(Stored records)
::::::::

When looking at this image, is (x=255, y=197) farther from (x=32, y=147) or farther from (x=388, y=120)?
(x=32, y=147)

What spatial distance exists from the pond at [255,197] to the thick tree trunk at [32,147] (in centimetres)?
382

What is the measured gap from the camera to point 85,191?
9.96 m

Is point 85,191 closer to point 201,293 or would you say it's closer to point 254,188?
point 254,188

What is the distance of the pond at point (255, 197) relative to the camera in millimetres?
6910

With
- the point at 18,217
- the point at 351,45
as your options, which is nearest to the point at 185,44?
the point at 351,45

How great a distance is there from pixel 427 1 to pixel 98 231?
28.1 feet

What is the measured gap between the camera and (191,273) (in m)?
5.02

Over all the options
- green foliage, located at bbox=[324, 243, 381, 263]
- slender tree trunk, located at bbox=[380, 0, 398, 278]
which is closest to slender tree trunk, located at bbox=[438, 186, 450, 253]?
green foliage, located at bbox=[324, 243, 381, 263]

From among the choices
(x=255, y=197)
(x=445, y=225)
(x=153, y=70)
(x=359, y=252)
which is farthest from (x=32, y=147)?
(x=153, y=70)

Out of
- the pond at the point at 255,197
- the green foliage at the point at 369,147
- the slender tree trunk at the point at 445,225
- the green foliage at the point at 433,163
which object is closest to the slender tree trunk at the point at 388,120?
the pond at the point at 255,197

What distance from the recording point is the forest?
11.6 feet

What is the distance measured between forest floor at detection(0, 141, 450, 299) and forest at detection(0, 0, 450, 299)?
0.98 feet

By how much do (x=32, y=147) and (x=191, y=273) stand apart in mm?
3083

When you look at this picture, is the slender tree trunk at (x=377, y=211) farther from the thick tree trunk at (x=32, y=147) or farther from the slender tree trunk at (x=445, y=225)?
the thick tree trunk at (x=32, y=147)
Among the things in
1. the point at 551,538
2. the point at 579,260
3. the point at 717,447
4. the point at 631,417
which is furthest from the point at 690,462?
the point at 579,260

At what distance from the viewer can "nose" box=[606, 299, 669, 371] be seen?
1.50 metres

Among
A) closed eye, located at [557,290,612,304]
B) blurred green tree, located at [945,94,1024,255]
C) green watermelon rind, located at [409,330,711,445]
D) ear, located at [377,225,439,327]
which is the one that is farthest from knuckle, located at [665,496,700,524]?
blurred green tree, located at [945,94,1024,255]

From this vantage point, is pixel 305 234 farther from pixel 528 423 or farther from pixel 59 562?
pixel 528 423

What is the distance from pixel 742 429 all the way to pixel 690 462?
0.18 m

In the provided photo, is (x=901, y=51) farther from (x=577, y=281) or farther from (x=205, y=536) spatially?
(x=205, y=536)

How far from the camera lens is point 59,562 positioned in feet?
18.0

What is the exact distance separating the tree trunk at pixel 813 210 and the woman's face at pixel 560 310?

::::::::

What to produce:
Show every line of the data above that contains the string "slender", matching case exactly.

Task solution:
- slender tree trunk, located at bbox=[380, 0, 398, 278]
which is closest to slender tree trunk, located at bbox=[438, 186, 450, 253]?
- the slender tree trunk at the point at 445,225
which object is closest to the slender tree trunk at the point at 388,120?
When you look at this picture, is the slender tree trunk at (x=377, y=211) farther from the thick tree trunk at (x=32, y=147) or farther from the slender tree trunk at (x=445, y=225)?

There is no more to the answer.